DOCUMENT EXCERPT:
** start **

Peninsula Community Church

Keep In Step With The Spirit

July 9, 2017

Galatians 5:16; 25, 26 But I say, walk by the Spirit, and you will not gratify the desires of the flesh. If we live by the Spirit, let us also keep in step with the Spirit. Let us not become conceited, provoking one another, envying one another.

We closed the message last week with the thought that we are to receive the freedom that is ours. We must personalize it and make it a part of who we are. This works for us as a nation but it also works for us as individuals who follow after Christ. We must receive and accept the work of the Holy Spirit into our lives. As we read last week, The Lord is a spirit and where the spirit of the Lord is there is freedom (2 Corinthians 3:17). We walk in the Spirit and He gives us freedom. Through Him, we are liberated from the bondage of sin and the bondage of misplaced emotions. Rather than freedom, too often we are constrained by fear, regret, worry, and unconfessed sin. That was never God’s plan for us. With that in mind, I would like to explore this idea of freedom some more.

I will begin with a personal illustration. When my children were younger we loved to go hiking in the Blue Ridge Mountains and in the Catskill Mountains. While hiking, I would instruct our kids to follow directly behind me. My job as a father and the leader of our little band of hikers was to make sure that I was choosing a safe path and a good experience for them. When we encountered tough terrain I would make sure that we navigated the terrain as safely as possible.

 

On the journey through the mountains there were many distractions. There were beautiful vistas, wildlife, flora, and other people on the trail. All of these served to distract and cause us to veer off course at times. With the amazing beauty all around us, there were unseen dangers that could cause us to lose focus and could possibly cause us harm. Loose rocks, exposed tree roots could easily cause us to stumble and fall. Many times we would get off the trail to explore. Sometimes we would take detours in order to explore things not seen on the regular trail. Even when we were off of the trail, I would always be in the lead. I knew that I had a role to play and that was to get my family safely to the end of the journey but I also needed them to enjoy the journey.

 

As we look at the passage before us, we find a truth that will save us from many of the pitfalls and difficulties we face in life. Paul encouraged the believers in Galatia not to wander aimlessly through life but to “keep in step with the Spirit.” Keeping in step with the Spirit, helps us to avoid many of the dangers lurking around every corner in this journey called life. When we recognize the work of the Holy Spirit in us, we can feel much like the experience I had with my kids. The Holy Spirit helps us navigate the path of life and if we will follow Him, we will navigate life more successfully.

 

As we review this passage, we also find a couple of issues that prevent us from keeping in step with the Spirit. Paul understood that becoming conceited is one way we can get out of step with the Spirit. Conceit has been defined as vanity, narcissism, conceitedness, egotism, self-admiration, self-regard, pride, arrogance, hubris, smugness, and big-headedness. Pride has been and continues to be one of the biggest problem we have on our journey. Pride certainly effects how we stay in step with the Holy Spirit and it prevents us from accomplishing much that God has for us. Solomon, one of the writers of the books of wisdom, had much to say about pride. Just two of these remind us of the power of pride. When pride comes, then comes disgrace, but with the humble is wisdom (Proverbs 11:2). Pride goes before destruction, and a haughty spirit before a fall (Proverbs 16:18).

** end **

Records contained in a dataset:

** start **

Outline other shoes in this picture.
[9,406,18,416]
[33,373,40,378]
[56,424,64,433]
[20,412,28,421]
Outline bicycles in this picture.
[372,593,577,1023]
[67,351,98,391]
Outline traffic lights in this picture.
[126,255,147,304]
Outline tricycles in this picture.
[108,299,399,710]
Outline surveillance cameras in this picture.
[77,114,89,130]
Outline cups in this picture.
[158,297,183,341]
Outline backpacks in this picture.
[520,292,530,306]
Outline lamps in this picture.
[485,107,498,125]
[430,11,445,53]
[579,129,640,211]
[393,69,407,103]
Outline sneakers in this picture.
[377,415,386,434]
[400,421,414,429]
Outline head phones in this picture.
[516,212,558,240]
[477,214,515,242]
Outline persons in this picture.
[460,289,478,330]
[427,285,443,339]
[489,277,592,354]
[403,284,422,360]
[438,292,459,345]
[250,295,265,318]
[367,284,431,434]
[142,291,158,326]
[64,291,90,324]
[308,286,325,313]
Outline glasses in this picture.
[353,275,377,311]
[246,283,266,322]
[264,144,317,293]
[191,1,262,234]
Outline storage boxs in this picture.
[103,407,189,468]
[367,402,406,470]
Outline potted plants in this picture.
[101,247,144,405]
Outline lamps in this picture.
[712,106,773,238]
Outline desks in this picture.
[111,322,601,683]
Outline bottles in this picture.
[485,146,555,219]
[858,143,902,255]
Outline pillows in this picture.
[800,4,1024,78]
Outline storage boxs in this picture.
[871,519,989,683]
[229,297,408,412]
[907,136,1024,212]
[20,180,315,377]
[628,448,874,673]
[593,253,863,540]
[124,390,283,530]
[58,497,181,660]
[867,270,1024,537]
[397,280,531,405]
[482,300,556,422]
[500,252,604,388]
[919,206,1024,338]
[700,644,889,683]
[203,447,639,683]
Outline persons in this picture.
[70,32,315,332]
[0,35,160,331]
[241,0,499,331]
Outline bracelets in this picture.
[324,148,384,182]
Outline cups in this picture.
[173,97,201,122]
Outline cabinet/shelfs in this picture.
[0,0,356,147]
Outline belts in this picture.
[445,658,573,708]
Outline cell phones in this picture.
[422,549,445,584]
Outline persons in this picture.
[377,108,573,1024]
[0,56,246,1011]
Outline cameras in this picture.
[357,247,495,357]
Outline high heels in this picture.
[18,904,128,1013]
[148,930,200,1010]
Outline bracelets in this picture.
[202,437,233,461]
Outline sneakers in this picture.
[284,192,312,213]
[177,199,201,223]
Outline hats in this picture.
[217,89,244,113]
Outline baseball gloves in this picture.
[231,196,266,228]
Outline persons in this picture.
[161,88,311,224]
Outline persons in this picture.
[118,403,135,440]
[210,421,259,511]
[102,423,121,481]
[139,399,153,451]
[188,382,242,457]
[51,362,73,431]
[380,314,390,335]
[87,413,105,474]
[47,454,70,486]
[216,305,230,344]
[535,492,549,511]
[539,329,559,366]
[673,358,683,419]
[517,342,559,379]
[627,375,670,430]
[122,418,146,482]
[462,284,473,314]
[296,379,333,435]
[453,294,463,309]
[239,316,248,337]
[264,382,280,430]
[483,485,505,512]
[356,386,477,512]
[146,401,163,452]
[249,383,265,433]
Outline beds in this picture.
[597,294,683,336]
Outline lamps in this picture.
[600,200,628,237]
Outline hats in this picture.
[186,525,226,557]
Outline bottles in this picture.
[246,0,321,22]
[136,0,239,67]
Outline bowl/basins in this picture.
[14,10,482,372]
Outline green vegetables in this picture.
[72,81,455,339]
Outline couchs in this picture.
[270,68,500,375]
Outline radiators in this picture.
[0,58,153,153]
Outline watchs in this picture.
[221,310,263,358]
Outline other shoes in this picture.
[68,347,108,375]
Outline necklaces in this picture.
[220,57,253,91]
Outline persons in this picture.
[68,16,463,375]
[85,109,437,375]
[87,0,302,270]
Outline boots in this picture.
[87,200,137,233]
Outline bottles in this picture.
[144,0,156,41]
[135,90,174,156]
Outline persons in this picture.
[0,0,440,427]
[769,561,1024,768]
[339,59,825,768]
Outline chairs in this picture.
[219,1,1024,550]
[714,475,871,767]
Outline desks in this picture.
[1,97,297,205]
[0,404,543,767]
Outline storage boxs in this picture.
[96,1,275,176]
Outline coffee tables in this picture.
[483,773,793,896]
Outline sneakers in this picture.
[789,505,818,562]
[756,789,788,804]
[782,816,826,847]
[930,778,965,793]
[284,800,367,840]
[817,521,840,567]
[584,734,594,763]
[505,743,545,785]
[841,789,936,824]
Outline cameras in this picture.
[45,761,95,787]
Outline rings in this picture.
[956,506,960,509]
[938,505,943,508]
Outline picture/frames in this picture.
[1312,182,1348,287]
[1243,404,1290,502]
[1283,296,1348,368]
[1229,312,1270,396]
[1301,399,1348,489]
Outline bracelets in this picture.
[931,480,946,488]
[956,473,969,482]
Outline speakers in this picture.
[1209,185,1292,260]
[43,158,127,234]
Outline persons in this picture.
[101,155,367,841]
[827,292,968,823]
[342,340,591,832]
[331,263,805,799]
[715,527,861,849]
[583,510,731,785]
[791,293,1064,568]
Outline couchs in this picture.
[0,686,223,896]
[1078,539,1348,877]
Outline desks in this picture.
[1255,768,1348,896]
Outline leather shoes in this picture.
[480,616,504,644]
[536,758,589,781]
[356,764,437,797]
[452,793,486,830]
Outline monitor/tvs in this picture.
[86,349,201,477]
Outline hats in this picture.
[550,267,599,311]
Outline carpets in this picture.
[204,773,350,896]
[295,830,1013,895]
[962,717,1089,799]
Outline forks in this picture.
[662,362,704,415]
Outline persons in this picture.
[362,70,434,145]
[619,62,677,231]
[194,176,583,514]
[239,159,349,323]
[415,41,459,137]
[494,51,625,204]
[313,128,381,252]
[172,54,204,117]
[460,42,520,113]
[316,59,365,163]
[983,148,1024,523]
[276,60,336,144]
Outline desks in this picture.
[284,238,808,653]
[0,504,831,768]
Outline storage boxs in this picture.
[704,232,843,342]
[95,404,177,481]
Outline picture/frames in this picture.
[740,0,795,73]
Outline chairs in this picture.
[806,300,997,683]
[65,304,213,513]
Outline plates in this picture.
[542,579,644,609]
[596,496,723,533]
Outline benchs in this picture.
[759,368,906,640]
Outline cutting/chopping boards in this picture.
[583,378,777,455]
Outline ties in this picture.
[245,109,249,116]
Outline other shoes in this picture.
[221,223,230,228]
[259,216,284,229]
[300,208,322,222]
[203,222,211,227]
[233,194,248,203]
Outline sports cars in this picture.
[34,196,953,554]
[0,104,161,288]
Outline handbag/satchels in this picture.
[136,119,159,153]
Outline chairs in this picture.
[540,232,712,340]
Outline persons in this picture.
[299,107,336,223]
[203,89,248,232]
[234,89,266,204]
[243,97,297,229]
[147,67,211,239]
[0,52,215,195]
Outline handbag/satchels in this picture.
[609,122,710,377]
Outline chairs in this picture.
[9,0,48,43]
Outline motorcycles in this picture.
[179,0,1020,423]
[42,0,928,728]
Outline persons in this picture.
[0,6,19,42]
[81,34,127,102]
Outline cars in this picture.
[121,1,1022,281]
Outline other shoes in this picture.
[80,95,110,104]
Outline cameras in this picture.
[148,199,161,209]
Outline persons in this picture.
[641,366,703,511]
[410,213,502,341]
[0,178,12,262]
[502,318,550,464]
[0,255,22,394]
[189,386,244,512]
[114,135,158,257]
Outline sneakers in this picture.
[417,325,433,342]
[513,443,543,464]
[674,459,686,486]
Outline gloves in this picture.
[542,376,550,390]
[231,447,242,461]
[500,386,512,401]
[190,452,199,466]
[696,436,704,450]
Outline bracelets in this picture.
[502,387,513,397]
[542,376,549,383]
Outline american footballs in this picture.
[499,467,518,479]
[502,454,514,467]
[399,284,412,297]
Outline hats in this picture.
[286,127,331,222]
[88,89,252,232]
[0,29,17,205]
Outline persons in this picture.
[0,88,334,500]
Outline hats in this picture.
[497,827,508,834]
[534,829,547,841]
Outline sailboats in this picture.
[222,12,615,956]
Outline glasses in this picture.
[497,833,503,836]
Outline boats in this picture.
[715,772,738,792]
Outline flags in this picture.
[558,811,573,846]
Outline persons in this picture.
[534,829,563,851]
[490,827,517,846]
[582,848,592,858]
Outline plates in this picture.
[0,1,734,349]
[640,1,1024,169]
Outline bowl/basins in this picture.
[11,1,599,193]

** end **

WHAT TO WORK ON:
Carry on the sermon on keeping in step with the Spirit, starting right after its last sentence above.

ANSWER TO THIS EXERCISE:
 

You see when we walk in pride we tend to depend on God’s spirit to save us but fail to depend on Him to sustain us. Max Lucado shares the following story that illustrates this. A Welsh woman who lived many years ago in a remote valley felt it was worth the cost and trouble to have electricity installed in her home. Several weeks after the installation, the power company noticed she had barely used any electricity. A meter reader went to see her. “Is there a problem?” he asked. “Oh no,” she responded. “We’re quite satisfied. Every night we turn on the electric lights so we can light our oil lamps.” She had the power but continued live in the old ways.

 

We can do the same! We have the power of God in us but only turn to Him when we need Him. We turn to Him to help us get started on the journey as a believer but after that we try to continue in our own strength. It is for that reason Paul urges us to “keep in step with the Spirit” (Galatians 5:25)We can not coast in pride but must stay in step and stay connected to the Holy Spirit who wants to not just save us but wants to sustain us in everything we do.

 

Pride also leads us to believe we do not need God. What a sad commentary but it is the commentary of so many today. Society as a whole has rejected their need for God. They are self sufficient and so smart they no longer need God’s help. This same pride has entered the church as well because too many live disconnected from God. Many claim to be believers but live without God. Many believe they do not need faith because they have been blessed in so many ways. Many believe they do not need His word because they are busy reading Facebook and Twitter. They are so busy, they do not have time to read His Word which is His instruction manual for our lives. They would rather read about man’s opinion about God than read His words directly. In so doing, they have missed being in step with God. In so doing, they have pushed God to the margins because they do not need Him.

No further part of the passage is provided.